• _Prompt_
Your answer must consist of exactly the lines below, starting with the line with "scientific name: Anthornis melanura" and going on through the line with "family: Turdidae", and nothing else.

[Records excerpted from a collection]
☆ ☆ ☆ ☆ ☆
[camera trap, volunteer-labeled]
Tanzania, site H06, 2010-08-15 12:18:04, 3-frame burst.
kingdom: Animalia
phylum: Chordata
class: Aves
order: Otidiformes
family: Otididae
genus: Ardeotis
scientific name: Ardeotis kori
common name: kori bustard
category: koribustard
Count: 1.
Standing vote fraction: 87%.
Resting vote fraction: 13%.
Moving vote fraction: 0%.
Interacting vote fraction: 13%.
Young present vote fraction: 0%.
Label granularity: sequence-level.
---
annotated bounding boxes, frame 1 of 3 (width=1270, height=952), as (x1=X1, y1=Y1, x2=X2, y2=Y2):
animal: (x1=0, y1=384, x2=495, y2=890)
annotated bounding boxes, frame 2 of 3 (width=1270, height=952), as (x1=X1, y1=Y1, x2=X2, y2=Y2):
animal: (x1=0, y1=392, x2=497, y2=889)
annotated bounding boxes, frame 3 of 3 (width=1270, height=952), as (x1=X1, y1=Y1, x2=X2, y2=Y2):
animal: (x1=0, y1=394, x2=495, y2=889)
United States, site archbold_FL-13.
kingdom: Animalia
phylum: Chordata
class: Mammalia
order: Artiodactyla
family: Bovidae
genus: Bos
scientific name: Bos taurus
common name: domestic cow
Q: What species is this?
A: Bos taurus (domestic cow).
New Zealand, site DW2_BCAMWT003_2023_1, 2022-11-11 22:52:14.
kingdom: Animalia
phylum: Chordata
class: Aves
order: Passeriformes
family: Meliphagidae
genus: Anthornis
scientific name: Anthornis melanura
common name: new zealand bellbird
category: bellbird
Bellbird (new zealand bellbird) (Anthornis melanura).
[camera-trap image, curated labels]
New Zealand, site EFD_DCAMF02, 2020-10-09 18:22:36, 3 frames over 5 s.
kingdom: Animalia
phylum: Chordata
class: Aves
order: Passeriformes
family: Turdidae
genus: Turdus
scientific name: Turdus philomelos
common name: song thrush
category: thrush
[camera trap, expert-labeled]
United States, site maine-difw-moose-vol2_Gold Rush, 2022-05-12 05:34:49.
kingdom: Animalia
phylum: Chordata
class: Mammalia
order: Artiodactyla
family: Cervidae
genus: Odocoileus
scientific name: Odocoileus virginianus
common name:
☆ ☆ ☆ ☆ ☆
• _Answer area_
scientific name: Anthornis melanura
common name: new zealand bellbird
category: bellbird
Bellbird (new zealand bellbird) (Anthornis melanura).
[camera-trap image, curated labels]
New Zealand, site EFD_DCAMF02, 2020-10-09 18:22:36, 3 frames over 5 s.
kingdom: Animalia
phylum: Chordata
class: Aves
order: Passeriformes
family: Turdidae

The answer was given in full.